→ **Exercise**:
Copy the items from the line with "Out of all of" up to and including the line with "138 centimetres", replacing "camera" with "lens" and changing nothing else.

Spatial reasoning dataset excerpts
## Start

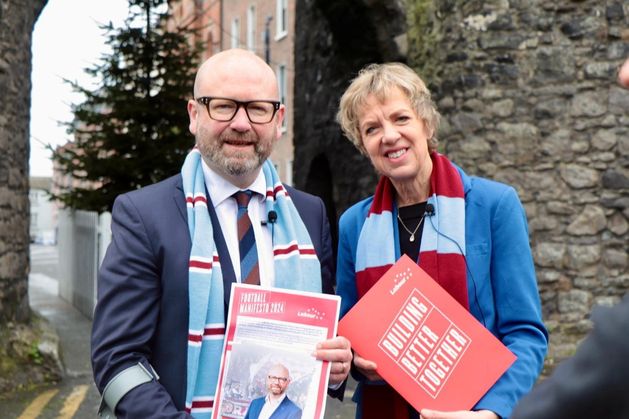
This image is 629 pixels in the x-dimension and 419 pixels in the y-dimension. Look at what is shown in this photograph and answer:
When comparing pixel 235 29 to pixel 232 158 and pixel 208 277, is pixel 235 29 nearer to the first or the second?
pixel 232 158

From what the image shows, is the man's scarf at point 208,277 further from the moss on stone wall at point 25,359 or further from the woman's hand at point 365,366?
the moss on stone wall at point 25,359

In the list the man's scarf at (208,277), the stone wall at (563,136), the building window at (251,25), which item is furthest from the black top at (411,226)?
the building window at (251,25)

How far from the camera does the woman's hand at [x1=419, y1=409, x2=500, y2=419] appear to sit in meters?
2.26

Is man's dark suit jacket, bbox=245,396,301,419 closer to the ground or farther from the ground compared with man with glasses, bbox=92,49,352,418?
closer to the ground

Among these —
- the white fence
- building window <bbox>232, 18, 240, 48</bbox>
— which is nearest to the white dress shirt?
the white fence

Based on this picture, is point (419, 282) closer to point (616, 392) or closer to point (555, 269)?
point (616, 392)

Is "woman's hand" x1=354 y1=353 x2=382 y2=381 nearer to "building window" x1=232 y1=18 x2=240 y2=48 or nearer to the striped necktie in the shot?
the striped necktie

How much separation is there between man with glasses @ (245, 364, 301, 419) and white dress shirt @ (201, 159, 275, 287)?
11.6 inches

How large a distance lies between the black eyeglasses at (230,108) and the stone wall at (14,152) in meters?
5.46

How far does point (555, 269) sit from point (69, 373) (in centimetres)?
500

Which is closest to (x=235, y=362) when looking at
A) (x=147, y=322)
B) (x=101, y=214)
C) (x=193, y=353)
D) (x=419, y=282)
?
(x=193, y=353)

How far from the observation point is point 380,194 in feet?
9.16

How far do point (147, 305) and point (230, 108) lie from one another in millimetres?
643

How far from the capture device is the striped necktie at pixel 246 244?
7.64 ft
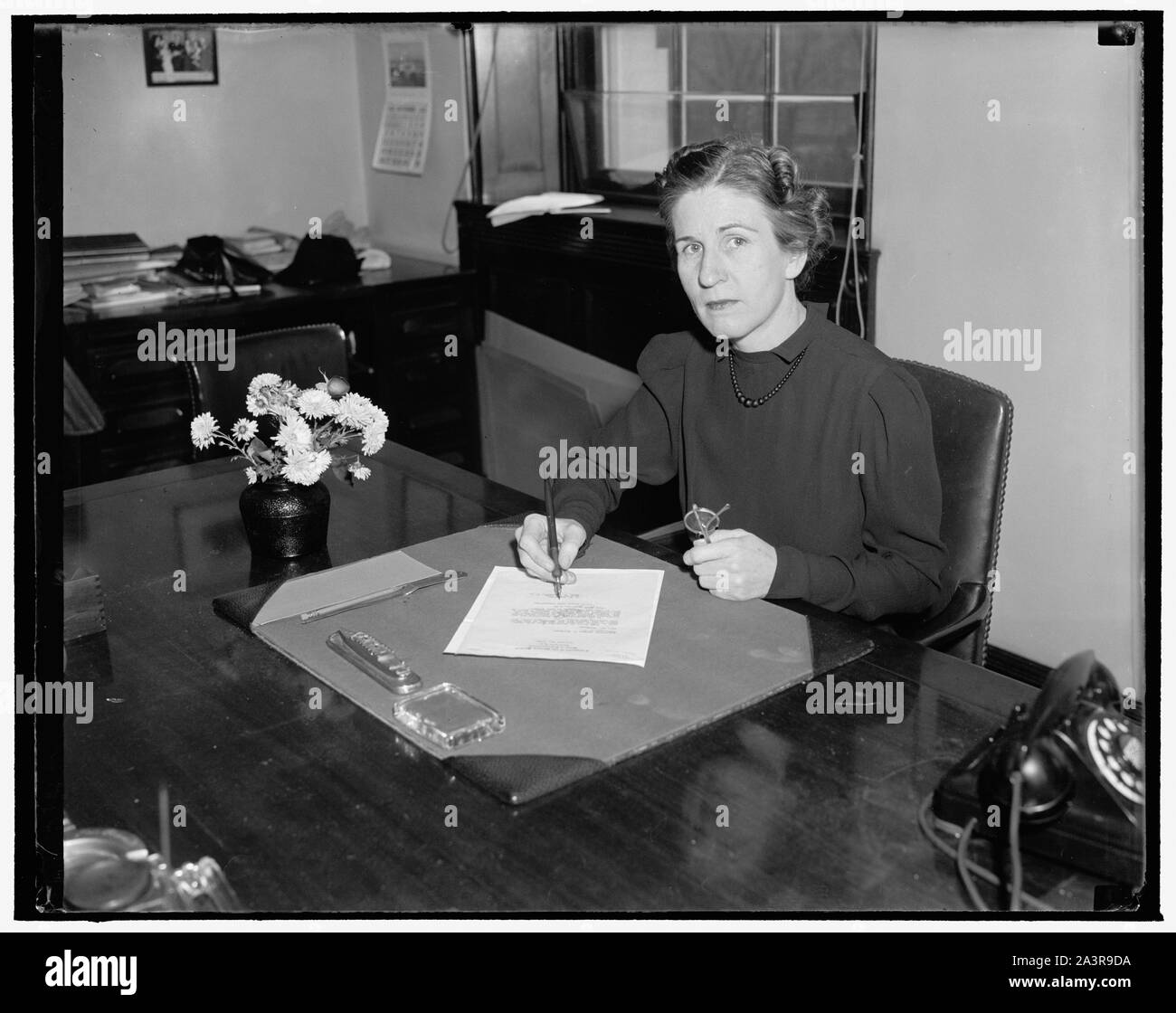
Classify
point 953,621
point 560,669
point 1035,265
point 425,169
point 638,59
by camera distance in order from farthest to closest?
point 425,169 → point 638,59 → point 1035,265 → point 953,621 → point 560,669

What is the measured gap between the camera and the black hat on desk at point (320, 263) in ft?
13.0

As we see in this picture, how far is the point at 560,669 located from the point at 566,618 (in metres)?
0.15

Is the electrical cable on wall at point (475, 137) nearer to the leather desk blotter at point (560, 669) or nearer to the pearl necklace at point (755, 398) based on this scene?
the pearl necklace at point (755, 398)

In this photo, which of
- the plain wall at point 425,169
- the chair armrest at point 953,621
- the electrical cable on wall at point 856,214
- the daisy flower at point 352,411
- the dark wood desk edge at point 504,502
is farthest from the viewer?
the plain wall at point 425,169

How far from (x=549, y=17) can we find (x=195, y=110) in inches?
131

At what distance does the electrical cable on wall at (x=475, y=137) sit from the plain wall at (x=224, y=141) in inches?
19.2

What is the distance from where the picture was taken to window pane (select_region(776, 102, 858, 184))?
119 inches

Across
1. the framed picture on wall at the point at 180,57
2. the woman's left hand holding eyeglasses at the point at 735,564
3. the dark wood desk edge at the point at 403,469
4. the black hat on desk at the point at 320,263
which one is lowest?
the woman's left hand holding eyeglasses at the point at 735,564

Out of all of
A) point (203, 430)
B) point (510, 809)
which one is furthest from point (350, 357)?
point (510, 809)

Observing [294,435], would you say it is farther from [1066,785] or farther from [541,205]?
[541,205]

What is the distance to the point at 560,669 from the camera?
138 centimetres

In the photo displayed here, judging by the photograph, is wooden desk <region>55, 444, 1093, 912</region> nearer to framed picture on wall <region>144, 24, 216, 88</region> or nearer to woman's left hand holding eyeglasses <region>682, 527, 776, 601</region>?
woman's left hand holding eyeglasses <region>682, 527, 776, 601</region>

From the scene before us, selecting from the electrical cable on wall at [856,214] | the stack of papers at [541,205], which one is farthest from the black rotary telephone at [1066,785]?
the stack of papers at [541,205]
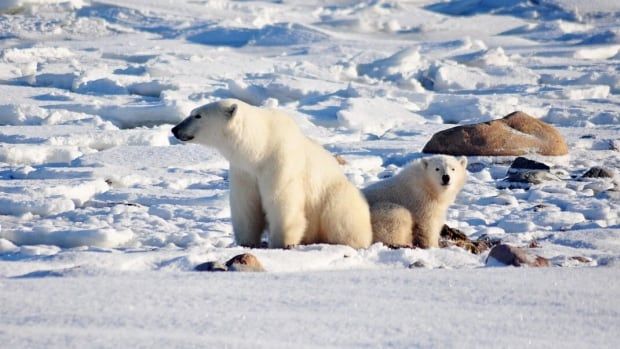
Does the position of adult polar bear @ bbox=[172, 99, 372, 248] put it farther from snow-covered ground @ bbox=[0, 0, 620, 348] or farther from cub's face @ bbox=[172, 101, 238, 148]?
snow-covered ground @ bbox=[0, 0, 620, 348]

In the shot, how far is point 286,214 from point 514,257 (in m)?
1.25

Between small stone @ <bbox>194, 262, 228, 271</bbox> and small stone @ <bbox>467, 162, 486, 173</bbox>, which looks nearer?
small stone @ <bbox>194, 262, 228, 271</bbox>

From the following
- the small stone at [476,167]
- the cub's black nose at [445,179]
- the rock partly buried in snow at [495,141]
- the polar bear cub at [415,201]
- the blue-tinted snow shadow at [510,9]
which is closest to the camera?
the polar bear cub at [415,201]

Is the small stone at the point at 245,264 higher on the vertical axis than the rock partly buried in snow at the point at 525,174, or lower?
higher

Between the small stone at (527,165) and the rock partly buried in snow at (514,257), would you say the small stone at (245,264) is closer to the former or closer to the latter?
the rock partly buried in snow at (514,257)

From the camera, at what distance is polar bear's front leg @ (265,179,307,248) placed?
488cm

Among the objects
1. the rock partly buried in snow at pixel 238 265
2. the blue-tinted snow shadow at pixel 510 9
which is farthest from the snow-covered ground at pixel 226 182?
the blue-tinted snow shadow at pixel 510 9

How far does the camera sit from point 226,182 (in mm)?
8289

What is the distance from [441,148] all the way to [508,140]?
29.0 inches

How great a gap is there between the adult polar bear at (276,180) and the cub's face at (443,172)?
0.82 meters

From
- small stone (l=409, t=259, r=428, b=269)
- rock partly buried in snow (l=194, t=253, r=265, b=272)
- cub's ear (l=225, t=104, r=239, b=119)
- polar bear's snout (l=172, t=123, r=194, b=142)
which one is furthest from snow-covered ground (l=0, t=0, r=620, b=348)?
cub's ear (l=225, t=104, r=239, b=119)

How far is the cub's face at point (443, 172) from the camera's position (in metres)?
5.92

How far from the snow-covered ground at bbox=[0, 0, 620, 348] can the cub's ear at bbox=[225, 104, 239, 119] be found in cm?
81

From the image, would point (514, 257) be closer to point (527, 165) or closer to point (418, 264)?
point (418, 264)
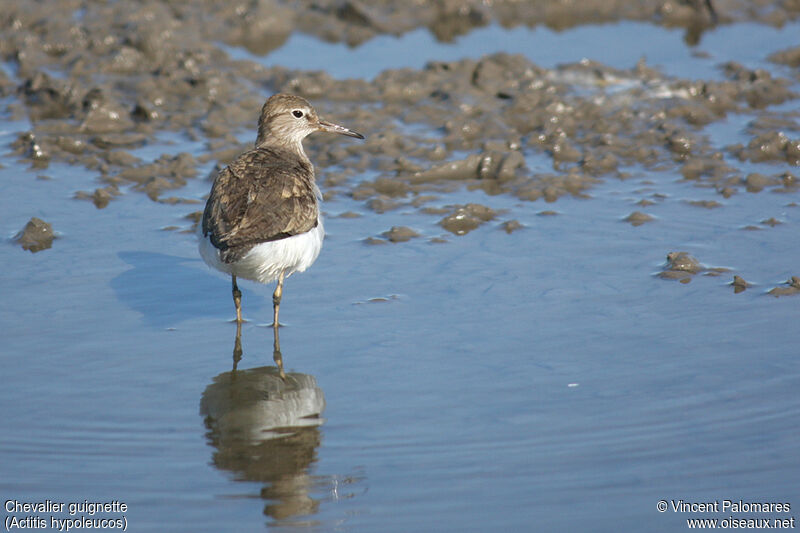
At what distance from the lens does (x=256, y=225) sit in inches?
258

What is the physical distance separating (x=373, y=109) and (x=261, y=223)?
4282mm

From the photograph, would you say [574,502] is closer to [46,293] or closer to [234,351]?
[234,351]

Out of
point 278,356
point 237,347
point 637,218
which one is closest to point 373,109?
point 637,218

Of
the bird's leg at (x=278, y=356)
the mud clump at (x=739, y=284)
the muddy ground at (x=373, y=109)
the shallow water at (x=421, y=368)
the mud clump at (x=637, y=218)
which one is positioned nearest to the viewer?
the shallow water at (x=421, y=368)

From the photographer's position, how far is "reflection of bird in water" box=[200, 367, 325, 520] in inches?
197

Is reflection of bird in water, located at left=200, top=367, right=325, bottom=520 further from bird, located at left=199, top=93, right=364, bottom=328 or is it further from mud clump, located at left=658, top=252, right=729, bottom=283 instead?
mud clump, located at left=658, top=252, right=729, bottom=283

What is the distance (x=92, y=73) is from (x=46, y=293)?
15.4 feet

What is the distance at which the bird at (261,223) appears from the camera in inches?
257

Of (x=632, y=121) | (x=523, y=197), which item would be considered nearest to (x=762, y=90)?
(x=632, y=121)

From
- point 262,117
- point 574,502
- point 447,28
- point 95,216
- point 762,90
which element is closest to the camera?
point 574,502

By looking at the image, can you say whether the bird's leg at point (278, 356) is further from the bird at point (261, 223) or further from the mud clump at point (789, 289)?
the mud clump at point (789, 289)

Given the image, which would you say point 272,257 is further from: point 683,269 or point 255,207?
point 683,269

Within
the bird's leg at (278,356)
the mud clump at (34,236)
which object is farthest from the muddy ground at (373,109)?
the bird's leg at (278,356)

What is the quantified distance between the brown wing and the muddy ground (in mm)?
1260
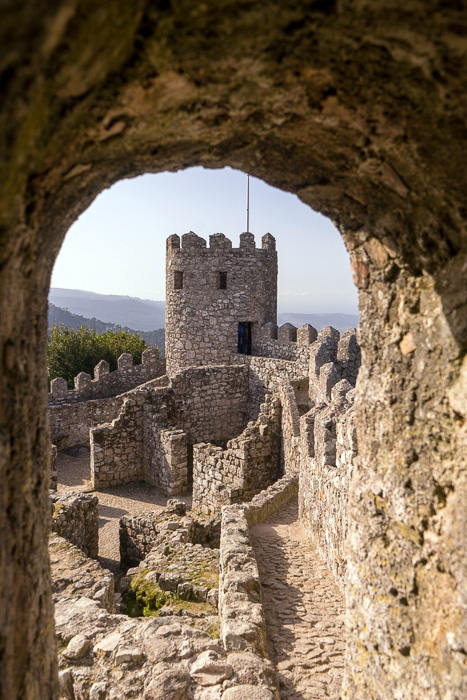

## End

→ **Written solution**:
Out of all of
A) point (203, 430)
B) point (510, 809)
which one is furthest from point (350, 357)?
point (510, 809)

Observing [294,435], would you say it is farther from [1066,785] or farther from [541,205]?
[541,205]

What is the distance to the point at 560,669 from the lens?
138 centimetres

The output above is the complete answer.